The proline content was examined according to the methods of Bates et al., (1973) and Lowry et al., (1951), elaborated elsewhere (Nayyar and Gupta, 2006).
Main and interaction effects of experimental factors were determined from analysis of variance (ANOVA) in SAS (SAS Institute Inc., 2002). The assumptions of variance analysis were tested by ensuring that the residuals were random and homogenous, with a normal distribution about a mean of zero. The LSMEANS command was used to compare means at a P<0.05 probability. Correlation analyses using PROC CORP in SAS were conducted to determine the relationship between measured parameters and seed yield.
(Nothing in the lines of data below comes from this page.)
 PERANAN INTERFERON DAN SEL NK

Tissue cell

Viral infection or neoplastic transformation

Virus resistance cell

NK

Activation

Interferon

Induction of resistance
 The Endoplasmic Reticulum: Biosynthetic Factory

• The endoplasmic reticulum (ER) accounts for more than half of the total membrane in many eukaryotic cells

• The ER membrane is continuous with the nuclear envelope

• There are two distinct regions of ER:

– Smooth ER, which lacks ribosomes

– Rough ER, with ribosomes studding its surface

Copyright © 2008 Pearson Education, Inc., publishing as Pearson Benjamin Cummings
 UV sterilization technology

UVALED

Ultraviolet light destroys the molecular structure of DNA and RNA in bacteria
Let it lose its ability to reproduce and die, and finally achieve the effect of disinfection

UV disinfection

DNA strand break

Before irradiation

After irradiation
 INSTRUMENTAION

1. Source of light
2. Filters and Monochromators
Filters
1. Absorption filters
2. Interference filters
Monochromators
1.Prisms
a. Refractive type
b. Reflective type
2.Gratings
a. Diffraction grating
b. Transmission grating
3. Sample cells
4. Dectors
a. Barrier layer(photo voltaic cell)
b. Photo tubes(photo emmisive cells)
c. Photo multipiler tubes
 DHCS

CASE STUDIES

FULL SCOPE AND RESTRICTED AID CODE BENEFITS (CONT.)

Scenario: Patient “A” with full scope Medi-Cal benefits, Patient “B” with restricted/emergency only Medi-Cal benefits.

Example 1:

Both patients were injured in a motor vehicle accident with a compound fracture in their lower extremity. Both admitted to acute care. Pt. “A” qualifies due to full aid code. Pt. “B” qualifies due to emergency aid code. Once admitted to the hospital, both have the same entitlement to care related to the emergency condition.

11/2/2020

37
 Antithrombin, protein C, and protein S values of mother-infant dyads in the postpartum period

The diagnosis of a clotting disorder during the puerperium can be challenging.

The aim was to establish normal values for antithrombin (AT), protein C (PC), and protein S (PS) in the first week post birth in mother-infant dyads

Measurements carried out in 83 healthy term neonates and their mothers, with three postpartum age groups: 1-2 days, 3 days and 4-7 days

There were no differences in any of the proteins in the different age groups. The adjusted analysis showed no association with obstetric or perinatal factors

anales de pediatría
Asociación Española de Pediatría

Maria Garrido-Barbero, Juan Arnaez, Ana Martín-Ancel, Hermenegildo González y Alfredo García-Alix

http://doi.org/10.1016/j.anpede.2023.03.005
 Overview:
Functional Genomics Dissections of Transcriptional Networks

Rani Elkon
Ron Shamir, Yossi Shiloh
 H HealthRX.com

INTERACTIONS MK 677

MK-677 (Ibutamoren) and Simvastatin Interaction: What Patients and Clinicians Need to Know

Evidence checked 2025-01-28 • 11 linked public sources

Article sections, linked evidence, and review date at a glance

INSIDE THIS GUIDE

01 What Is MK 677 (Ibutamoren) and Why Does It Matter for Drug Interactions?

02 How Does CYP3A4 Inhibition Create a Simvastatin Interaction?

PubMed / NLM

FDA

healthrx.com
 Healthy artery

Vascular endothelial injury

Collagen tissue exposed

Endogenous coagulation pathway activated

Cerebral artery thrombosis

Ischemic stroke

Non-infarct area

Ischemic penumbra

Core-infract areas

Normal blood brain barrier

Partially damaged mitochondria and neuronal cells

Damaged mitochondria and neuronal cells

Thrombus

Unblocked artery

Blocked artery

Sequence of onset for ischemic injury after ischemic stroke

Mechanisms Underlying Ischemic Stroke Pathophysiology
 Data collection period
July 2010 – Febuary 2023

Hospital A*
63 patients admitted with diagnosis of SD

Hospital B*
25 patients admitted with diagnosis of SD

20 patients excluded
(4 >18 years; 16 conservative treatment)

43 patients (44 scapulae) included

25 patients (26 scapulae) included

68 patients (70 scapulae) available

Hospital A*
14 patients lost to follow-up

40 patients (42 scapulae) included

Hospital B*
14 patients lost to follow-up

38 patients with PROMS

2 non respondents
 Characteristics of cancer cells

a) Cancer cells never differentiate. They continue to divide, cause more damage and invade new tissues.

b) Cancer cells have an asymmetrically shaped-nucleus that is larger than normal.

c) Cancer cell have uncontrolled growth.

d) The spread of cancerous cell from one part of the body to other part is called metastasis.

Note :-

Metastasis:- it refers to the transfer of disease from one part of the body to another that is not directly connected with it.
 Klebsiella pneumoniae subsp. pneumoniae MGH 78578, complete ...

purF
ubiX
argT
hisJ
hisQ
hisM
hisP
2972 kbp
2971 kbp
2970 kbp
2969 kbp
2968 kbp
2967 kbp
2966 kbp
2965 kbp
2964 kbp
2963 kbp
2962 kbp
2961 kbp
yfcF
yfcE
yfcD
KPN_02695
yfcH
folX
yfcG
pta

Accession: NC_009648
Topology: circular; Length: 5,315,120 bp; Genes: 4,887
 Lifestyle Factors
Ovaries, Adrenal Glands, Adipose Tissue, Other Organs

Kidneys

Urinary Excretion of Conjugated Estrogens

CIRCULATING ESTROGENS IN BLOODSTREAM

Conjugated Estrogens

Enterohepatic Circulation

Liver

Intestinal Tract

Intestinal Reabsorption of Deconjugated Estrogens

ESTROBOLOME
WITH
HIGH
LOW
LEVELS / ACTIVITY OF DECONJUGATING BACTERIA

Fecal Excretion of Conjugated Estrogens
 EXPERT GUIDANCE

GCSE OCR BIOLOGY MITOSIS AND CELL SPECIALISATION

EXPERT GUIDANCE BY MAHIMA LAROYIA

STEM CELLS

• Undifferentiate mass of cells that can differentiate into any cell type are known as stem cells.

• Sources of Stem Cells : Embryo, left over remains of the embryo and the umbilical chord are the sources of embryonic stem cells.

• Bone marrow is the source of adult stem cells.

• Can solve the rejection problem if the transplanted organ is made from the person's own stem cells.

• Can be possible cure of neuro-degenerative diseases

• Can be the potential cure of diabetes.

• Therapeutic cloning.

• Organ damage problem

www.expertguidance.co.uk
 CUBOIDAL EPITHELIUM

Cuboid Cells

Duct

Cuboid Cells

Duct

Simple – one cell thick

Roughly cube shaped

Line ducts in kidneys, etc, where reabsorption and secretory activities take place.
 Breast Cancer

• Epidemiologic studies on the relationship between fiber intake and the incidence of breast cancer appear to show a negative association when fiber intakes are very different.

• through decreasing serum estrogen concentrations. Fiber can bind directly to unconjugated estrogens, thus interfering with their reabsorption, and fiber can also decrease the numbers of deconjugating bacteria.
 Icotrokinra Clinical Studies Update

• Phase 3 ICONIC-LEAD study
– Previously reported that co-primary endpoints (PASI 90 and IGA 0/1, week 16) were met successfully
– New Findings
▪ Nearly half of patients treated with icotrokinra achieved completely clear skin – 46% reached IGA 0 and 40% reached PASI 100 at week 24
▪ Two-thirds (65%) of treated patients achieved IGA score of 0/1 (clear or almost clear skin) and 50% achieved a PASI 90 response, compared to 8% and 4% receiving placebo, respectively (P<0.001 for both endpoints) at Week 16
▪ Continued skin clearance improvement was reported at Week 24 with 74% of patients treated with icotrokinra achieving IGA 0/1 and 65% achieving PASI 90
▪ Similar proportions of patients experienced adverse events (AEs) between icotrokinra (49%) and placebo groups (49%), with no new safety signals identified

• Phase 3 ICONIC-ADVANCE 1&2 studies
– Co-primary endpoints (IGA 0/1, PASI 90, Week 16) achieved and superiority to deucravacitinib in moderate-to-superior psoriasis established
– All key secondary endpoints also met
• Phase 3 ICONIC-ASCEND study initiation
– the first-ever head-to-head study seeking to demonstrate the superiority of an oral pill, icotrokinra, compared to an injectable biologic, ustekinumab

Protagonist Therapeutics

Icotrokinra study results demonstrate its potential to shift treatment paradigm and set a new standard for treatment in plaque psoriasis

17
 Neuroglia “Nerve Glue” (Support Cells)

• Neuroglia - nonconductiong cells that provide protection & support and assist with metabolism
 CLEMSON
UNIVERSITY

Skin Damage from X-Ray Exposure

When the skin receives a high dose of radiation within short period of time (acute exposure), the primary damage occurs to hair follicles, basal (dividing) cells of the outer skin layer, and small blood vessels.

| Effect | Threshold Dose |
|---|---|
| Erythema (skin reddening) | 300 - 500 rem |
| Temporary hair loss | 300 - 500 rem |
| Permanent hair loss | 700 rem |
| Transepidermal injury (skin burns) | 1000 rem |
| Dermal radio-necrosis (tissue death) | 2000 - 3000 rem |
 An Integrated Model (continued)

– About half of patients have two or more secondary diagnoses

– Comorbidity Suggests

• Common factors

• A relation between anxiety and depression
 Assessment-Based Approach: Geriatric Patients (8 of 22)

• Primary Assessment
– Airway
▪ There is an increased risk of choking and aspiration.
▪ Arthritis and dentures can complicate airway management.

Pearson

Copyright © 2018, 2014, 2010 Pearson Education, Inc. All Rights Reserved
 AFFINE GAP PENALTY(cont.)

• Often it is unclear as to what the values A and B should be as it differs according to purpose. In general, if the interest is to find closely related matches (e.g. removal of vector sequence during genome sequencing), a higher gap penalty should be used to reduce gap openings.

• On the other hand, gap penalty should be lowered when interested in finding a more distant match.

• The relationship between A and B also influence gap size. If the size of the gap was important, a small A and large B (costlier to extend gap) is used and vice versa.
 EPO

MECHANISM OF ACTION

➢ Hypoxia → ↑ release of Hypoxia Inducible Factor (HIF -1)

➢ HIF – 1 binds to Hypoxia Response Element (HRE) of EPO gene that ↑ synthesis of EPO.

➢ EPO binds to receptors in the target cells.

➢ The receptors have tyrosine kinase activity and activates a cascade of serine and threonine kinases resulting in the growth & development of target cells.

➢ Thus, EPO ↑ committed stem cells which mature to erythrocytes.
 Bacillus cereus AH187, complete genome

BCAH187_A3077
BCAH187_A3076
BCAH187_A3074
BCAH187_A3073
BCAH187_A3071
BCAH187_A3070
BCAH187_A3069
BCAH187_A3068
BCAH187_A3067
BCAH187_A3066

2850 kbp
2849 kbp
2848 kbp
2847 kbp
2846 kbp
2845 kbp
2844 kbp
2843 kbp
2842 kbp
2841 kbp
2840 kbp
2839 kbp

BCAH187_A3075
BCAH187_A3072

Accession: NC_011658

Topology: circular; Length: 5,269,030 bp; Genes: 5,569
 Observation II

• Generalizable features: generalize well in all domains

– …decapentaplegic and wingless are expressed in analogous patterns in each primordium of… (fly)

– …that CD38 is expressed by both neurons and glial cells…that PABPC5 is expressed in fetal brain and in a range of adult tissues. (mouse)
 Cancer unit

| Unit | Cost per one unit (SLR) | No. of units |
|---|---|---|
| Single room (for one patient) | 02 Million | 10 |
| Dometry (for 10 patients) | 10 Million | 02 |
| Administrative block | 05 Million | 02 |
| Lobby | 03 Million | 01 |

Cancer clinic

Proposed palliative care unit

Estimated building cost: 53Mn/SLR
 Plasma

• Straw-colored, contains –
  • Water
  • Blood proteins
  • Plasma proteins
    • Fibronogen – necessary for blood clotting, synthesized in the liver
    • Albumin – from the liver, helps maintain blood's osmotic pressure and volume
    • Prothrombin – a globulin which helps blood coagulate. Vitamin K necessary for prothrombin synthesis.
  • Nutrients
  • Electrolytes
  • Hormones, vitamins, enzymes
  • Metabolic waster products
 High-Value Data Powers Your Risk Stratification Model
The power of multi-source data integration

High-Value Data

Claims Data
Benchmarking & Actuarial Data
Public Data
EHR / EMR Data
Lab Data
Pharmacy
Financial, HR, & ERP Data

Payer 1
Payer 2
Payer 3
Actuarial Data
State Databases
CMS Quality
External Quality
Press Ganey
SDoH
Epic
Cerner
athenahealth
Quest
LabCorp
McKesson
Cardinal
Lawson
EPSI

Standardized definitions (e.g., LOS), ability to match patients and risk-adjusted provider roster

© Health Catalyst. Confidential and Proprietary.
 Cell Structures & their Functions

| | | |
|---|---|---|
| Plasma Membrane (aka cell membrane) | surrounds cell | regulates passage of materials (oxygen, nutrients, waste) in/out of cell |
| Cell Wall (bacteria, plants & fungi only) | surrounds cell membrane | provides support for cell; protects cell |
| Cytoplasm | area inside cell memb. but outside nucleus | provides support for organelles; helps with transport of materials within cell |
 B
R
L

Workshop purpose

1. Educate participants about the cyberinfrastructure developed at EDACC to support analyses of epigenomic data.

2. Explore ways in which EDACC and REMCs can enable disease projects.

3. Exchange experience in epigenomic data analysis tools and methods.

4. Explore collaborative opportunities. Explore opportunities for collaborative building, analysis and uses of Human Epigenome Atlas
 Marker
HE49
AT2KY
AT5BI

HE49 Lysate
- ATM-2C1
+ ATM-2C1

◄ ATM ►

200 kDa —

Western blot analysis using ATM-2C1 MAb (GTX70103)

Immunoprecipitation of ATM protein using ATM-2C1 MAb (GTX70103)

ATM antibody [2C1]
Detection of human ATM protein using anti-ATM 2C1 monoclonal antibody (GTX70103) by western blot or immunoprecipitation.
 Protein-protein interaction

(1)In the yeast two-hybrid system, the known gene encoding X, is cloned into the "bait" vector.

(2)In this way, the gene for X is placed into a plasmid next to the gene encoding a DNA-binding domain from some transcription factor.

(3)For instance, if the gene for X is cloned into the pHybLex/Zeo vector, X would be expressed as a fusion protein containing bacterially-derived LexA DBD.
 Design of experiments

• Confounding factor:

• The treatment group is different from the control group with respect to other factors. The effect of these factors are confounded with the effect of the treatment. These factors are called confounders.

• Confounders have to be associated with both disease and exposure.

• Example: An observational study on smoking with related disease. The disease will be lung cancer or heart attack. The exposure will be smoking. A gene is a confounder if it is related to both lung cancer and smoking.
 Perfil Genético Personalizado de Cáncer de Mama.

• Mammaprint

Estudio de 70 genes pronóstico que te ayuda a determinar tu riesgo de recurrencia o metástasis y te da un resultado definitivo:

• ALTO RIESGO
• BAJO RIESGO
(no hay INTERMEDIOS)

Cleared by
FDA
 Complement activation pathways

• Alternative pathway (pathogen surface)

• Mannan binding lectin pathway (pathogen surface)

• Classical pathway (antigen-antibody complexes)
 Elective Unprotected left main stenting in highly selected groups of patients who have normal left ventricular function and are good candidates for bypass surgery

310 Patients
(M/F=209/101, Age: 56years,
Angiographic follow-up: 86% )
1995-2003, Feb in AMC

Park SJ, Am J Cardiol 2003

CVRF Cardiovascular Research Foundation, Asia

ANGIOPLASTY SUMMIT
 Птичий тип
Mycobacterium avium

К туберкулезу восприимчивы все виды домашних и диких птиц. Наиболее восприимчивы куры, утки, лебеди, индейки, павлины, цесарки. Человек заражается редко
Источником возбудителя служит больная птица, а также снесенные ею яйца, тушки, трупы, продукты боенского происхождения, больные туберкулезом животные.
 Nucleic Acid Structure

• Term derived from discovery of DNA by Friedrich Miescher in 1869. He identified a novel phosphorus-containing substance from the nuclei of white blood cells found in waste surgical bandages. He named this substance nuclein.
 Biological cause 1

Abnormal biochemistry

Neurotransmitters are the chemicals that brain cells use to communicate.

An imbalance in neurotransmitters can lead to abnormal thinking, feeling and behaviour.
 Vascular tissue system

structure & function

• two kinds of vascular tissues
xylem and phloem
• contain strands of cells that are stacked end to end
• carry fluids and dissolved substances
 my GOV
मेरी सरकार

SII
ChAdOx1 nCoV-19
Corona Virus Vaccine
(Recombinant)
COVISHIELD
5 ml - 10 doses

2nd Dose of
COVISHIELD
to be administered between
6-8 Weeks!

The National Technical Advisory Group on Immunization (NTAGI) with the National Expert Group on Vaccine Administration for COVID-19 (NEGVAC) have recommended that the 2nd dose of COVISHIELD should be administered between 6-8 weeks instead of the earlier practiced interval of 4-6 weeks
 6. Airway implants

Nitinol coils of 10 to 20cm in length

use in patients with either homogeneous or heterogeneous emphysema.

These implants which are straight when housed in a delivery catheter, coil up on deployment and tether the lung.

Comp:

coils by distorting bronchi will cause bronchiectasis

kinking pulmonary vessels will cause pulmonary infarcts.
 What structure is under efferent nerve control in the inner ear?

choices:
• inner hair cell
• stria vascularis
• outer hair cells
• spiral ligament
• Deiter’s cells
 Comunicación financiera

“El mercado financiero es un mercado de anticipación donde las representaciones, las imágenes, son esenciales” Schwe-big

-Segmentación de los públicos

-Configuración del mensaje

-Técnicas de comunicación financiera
The mean monthly temperature and precipitation often had the same trend in both years during the growth season (Fig 1 and Fig 2). The negligible variation between the two years could explain the non significant interaction of the years and treatments in most traits.
Abscisic Acid (ABA)
Significant change occurred in ABA content of leaves at different levels of irrigation (Table 2). Abscisic acid content increased with intense of water deficit stress in all of cultivars. The results showed, at the optimum condition of irrigation (S1), cultivars of L17 and T.M.S had the highest and lowest ABA content in leaves, respectively. Moreover, in both levels of water deficit stress cultivars of Williams× Chippewa and T.M.S indicated the highest and lowest ABA content. Of course, at the level of S3, cultivars of M9 and Clean were not significant in ABA content (Table 3). Assessment of correlation tables at all of the irrigation levels indicated that, there was a positive and significant correlation between ABA content with Proline, GRD, CAT, RWC (with the exception at S2), seed and oil yield as well as negative and significant correlation with MDA and dityrosine content (Tables 4 ,5 ,6).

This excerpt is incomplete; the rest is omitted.